- _Provided text_:
— BEGIN —

Perhaps not surprisingly, the crossover which arguably had the least to do with Crisis happened with Wolfman's own New Teen Titans. Complementary scenes in Crisis #9 and NTT #14 showed Nightwing, Jericho and Starfire returning to her home planet for an arranged marriage. Technically it qualified as a crossover; but ironically, it took place after the red skies had disappeared. Moreover, the Losers one-shot (written by Bob Kanigher and pencilled by Judith Hunt and Sam Glanzman) only tied into Crisis inasmuch as it was about a group of obscure DC war-comics characters who died therein. The special itself described how they died in the revised timeline.
Conversely, the "Compendium" lists 50 total issues (representing 15 ongoing series and including the Losers one-shot) which either tied into Crisis On Infinite Earths or were branded as such. Of those, 10 didn't have the distinctive Crisis-crossover cover banner but took place during the miniseries' events. These included Green Lantern #195, which expanded on Guy Gardner's reactivation as a GL (continuing from Crisis #9); Legion of Super-Heroes #16, wherein Brainiac 5 mourned Supergirl's death; and Detective Comics #558, which led into Crisis #2's Batman/Joker scene.
Nevertheless, readers began referring to "red-sky crossovers" whenever an ongoing series only nodded to the event du jour. These sorts of tie-ins merely reminded readers that a big event was happening, without expanding on how it affected the particular ongoing series. In this respect, the red skies were merely window dressing.

— END —

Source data
— BEGIN —

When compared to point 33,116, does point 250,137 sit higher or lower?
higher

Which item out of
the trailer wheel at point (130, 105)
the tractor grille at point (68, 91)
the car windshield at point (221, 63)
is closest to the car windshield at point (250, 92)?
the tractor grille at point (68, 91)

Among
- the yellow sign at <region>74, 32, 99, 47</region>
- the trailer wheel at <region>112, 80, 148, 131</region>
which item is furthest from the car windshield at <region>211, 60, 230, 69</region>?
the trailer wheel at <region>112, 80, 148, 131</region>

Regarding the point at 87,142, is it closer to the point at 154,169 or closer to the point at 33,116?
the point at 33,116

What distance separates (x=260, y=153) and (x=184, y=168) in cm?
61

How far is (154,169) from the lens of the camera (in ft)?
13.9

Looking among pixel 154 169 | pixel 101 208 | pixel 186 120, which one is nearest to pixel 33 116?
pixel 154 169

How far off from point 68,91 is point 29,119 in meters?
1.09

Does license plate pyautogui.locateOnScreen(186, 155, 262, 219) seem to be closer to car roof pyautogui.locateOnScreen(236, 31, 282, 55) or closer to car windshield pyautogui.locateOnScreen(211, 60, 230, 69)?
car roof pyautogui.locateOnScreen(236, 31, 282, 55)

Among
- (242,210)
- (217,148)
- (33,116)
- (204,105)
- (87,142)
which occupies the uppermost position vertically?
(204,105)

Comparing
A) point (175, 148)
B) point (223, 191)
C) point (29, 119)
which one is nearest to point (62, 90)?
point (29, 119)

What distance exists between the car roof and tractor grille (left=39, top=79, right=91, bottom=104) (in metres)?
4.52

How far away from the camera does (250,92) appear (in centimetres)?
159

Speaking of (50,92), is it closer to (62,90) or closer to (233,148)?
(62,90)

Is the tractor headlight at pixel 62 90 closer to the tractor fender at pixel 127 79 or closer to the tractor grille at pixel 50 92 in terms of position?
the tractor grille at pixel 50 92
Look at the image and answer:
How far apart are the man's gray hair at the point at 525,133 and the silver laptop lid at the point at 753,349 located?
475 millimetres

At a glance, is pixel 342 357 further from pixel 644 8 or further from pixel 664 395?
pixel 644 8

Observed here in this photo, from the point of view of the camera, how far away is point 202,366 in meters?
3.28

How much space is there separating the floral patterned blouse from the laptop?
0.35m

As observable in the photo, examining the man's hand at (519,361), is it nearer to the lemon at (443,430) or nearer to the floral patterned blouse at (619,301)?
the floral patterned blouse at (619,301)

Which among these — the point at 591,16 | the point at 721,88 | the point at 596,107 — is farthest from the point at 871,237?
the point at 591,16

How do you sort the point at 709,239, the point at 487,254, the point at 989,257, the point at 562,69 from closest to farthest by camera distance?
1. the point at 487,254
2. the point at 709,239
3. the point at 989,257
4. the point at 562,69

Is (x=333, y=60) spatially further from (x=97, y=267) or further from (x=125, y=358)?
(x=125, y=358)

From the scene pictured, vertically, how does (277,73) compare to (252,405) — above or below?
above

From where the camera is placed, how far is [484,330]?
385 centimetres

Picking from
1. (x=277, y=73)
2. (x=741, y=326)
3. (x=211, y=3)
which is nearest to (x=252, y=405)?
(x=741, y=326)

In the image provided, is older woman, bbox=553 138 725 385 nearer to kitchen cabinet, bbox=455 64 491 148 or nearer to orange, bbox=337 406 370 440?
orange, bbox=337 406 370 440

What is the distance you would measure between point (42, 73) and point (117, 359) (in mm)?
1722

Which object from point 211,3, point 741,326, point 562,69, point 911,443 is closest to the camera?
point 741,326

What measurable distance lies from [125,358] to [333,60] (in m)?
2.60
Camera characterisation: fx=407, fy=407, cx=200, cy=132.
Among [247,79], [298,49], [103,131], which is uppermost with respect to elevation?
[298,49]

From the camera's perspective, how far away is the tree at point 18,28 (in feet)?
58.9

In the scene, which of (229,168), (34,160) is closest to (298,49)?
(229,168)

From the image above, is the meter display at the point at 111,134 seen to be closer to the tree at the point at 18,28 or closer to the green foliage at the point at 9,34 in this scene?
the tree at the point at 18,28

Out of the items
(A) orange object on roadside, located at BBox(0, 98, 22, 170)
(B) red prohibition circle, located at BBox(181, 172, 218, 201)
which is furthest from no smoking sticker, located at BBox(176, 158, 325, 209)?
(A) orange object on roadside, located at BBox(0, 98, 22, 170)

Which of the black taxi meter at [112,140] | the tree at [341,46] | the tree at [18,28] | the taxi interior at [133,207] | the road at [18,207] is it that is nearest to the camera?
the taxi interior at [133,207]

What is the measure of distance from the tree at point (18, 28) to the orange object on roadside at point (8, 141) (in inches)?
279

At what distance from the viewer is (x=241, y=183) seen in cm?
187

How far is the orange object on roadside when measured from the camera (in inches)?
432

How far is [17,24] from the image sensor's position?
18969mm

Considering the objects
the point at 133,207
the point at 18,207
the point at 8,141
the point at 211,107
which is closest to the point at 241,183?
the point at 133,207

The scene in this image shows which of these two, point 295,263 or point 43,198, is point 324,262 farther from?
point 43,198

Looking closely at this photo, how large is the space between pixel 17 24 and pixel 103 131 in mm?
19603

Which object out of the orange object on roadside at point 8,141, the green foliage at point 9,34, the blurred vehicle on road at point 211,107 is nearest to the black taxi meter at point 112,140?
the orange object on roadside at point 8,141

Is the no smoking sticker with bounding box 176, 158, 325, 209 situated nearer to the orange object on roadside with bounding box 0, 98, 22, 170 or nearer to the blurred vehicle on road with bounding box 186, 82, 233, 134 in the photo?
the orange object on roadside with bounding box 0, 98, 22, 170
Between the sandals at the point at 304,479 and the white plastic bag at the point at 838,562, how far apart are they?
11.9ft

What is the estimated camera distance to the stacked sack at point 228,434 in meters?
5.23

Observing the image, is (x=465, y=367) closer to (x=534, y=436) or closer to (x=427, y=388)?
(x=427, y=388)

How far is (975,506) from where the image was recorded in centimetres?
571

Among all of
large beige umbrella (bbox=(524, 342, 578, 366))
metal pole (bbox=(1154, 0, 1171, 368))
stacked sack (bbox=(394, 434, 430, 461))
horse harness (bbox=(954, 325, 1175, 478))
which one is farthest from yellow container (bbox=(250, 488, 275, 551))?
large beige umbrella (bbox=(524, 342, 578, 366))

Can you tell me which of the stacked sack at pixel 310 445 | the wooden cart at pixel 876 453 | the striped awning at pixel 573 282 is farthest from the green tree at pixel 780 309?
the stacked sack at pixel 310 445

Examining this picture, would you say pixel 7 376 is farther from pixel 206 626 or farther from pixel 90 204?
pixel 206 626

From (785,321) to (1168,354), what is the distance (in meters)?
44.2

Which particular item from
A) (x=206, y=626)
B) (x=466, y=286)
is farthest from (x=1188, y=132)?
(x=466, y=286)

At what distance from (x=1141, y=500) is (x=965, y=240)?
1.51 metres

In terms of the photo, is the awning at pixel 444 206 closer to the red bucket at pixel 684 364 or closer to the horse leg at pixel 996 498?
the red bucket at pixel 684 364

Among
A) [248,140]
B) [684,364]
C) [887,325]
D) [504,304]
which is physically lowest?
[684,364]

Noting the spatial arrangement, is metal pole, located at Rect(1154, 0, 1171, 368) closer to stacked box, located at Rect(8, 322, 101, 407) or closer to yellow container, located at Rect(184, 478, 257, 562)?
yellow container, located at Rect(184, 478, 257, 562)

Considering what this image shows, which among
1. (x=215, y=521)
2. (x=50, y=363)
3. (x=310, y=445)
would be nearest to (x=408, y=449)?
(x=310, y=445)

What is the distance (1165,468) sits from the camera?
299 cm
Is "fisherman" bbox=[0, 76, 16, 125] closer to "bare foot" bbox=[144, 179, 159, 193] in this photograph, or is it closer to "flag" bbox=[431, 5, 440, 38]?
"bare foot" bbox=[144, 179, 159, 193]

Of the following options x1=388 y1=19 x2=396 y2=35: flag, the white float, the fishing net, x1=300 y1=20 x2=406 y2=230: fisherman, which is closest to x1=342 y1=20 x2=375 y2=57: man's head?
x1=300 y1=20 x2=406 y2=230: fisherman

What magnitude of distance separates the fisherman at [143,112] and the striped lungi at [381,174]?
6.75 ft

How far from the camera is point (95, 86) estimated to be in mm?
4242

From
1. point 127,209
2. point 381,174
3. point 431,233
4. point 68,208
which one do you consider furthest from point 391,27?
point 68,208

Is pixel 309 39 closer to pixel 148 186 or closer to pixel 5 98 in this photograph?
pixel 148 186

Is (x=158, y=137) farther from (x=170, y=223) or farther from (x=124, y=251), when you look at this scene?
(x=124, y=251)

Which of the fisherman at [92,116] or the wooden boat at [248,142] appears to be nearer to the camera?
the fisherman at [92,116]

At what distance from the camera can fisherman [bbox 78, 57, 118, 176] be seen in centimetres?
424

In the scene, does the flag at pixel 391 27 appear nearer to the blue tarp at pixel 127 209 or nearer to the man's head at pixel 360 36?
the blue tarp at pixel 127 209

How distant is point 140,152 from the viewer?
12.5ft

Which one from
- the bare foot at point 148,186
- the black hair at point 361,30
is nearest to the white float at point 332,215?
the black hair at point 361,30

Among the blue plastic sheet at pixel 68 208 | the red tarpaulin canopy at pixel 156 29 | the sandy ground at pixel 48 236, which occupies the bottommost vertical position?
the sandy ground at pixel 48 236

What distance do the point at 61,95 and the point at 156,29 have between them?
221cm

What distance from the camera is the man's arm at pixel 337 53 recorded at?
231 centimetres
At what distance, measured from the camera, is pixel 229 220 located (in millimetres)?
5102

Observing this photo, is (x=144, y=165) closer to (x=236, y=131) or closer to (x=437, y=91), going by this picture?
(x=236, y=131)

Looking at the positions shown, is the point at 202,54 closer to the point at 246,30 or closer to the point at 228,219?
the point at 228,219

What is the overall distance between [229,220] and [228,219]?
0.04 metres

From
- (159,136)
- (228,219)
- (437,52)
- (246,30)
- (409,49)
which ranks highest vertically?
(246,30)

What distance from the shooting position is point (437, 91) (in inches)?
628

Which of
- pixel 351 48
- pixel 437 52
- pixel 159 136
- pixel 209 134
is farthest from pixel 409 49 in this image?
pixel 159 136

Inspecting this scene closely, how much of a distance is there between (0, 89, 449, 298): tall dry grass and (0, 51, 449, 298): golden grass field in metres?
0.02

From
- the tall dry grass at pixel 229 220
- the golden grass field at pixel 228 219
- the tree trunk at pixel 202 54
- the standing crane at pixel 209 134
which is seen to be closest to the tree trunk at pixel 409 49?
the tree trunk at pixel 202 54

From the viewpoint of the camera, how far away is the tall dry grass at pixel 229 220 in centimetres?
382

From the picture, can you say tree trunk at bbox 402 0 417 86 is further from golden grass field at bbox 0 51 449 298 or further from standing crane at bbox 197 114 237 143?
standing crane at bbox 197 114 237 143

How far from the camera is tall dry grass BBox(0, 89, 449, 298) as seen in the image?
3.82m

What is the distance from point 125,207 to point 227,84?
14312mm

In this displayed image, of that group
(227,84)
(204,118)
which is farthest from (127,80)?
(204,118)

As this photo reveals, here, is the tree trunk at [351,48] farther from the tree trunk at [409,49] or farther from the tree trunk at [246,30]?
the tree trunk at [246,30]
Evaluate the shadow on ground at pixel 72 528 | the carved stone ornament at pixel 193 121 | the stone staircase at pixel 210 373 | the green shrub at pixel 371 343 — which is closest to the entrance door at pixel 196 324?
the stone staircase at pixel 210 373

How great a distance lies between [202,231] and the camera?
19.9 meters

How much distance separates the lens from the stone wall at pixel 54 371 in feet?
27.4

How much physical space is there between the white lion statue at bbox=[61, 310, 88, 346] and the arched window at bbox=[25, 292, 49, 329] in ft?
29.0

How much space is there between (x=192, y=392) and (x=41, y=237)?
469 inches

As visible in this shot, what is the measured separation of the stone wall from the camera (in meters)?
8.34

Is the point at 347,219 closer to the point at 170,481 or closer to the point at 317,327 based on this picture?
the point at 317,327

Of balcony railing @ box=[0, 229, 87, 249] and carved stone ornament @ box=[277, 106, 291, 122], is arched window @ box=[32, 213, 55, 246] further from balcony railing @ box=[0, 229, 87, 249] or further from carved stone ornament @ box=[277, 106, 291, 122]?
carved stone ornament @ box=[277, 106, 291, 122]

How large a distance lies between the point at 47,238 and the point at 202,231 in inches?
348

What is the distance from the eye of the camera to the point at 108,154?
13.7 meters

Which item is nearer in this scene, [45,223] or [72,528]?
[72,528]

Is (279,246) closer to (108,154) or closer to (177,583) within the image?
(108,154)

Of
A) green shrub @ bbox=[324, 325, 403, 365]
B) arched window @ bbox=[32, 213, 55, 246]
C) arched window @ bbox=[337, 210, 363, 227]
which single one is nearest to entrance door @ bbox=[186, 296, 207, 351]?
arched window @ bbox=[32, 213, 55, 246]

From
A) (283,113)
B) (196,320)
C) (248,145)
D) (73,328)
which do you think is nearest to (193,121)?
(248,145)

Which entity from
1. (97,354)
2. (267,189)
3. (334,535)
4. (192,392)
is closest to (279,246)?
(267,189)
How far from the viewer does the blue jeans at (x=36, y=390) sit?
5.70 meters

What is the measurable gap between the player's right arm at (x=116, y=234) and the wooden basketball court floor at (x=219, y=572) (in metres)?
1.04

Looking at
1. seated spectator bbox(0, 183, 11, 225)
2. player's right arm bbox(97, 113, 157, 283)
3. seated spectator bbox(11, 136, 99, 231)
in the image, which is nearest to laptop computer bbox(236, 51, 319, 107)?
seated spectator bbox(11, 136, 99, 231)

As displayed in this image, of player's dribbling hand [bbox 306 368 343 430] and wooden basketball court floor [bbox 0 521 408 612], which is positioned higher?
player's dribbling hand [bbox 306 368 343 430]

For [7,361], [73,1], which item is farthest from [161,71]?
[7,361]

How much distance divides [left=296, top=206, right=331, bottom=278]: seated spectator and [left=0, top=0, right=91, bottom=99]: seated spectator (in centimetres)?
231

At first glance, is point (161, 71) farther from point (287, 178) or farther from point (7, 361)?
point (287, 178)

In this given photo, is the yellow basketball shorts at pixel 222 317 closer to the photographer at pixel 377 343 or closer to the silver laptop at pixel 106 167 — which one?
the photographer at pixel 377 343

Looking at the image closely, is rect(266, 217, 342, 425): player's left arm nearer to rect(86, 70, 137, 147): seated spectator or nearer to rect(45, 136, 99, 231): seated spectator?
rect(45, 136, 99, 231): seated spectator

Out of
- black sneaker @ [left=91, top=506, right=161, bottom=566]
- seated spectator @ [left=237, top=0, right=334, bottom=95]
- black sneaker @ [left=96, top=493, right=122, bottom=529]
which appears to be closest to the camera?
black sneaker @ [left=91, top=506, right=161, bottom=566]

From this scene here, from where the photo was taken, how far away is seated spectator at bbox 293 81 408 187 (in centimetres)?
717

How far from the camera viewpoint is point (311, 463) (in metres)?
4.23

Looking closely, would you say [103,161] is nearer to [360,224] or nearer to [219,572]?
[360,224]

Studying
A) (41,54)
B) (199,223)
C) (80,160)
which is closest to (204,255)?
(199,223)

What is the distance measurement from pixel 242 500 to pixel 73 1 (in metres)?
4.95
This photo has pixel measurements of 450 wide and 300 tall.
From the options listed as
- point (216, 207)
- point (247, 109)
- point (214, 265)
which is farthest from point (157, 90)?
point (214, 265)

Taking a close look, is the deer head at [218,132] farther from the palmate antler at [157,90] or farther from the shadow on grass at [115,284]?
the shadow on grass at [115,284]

— END —

According to the text on the Crisis crossovers, why were the red skies merely window dressing?

- _Completed task_: Red-sky tie-ins only reminded readers that a big event was happening. They did not expand on how the event affected the particular ongoing series.